It started with a spark.
And ended with a bang.
With Sprong relegated to the pressbox in the year he was supposed to make waves and no real route to a top 6 role existing for him, GMJR pulled the trigger on moving the high-ceiling, under-performing winger for a high-ish ceiling defenseman in Marcus Pettersson, who is definitely not Brandon Montour or Josh Manson.
The 22 year old Swede, drafted in the 2nd round in 2014 (38th overall) is in the final year of his entry-level contract, making $794,167 against the cap (versus Sprong’s $750k). This gives the Pens a little bit of roster flexibility, too, given that Pettersson is still in his ELC phase and is exempt from waivers. Sprong was not.
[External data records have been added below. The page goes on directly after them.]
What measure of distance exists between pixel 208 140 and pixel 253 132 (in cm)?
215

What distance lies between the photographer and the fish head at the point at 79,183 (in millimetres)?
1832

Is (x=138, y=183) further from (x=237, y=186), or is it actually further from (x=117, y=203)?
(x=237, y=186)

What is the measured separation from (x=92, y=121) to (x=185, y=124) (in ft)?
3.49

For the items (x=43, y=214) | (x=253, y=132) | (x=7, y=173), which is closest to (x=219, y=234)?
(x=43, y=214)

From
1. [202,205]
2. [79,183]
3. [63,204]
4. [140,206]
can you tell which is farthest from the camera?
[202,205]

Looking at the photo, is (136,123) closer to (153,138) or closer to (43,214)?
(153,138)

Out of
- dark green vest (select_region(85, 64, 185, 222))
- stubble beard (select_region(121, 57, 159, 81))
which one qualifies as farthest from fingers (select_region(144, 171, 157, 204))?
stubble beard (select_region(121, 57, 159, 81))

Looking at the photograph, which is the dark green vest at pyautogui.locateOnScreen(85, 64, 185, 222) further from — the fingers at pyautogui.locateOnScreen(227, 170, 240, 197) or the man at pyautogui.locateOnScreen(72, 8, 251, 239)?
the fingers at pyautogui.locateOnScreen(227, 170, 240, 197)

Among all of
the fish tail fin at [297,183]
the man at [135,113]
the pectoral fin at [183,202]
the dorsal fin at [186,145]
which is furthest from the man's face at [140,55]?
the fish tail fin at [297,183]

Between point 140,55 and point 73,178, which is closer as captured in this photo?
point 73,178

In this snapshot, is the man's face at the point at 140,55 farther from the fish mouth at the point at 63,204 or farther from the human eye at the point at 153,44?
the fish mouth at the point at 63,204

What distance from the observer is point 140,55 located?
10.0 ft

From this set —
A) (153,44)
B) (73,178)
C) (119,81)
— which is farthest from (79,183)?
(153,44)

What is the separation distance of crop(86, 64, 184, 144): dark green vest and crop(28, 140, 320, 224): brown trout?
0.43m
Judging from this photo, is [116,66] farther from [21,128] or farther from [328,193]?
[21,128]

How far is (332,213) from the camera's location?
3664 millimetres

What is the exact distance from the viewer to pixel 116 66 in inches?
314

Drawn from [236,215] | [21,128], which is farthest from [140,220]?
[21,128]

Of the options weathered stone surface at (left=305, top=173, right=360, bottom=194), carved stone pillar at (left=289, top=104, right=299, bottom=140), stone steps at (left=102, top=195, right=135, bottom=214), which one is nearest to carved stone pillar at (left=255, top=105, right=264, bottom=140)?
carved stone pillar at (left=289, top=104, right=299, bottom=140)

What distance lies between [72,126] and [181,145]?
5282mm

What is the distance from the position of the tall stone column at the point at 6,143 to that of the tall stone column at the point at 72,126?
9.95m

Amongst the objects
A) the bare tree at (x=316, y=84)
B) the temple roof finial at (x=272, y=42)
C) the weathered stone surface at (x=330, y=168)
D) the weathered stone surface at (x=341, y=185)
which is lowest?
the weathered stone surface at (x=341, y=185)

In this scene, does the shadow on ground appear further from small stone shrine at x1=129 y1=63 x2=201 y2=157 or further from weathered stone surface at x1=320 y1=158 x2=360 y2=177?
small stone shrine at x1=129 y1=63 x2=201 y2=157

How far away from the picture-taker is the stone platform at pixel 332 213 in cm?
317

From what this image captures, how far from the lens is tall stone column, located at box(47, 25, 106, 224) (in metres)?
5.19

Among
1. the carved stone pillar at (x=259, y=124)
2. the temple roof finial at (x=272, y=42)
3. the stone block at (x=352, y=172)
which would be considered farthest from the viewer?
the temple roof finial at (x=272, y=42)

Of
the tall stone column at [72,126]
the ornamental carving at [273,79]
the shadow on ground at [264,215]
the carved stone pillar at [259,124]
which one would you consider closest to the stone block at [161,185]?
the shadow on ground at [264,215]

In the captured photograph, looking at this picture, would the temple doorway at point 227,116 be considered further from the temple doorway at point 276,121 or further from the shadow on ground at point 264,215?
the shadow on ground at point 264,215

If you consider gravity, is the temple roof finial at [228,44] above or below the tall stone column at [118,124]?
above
It also gives them another option on defense with a younger guy coming in with a frame to grow into (6’3″, 177 lbs.). He can skate, as nearly every Swedish d-man can, and can move the puck, also as nearly every Swedish d-man can. He’s got offensive instincts and projects to an eventual top 4 defenseman.
However, in 27 games this season, Pettersson has got 0G-6A and in 49 career NHL games, he’s posted 1G-9A (compared to Sprong 4G-5A-9P in 42 career games).
Pettersson, however, is in just his second full year playing in North America and is likely still going through some growing pains, which were likely not helped by being in a very bad Anaheim organization with Randy Carlyle behind the bench, while averaging 14 minutes per night this season, including 1:11 on the PK.
What’s more, while the Ducks are one of the worst puck possession teams on earth this season, Pettersson’s relative numbers are respectable even if his raw shares are sort of underwhelming.
Relative to his team, Pettersson ranks 9th on Anaheim’s roster with a shot attempt share of 1.65 at 5v5. That’s third best among regular defensemen behind Brandon Montour and Hampus Lindholm. He’s also on the positive side, relative to his team, in share of unblocked shot attempt (1.40), share of shots on goal (1.55), and share of scoring chances (4.53), all at 5v5 (via naturalstattrick.com).
So what this means is that, for as bad as the Ducks are this season, they have been better off with Pettersson on the ice than they are with him off the ice. That’s a good building block.
Pettersson will likely prove to be a pretty solid acquisition when his Pittsburgh story eventually comes to a close.
And to Daniel Sprong, best wished and good luck, kid.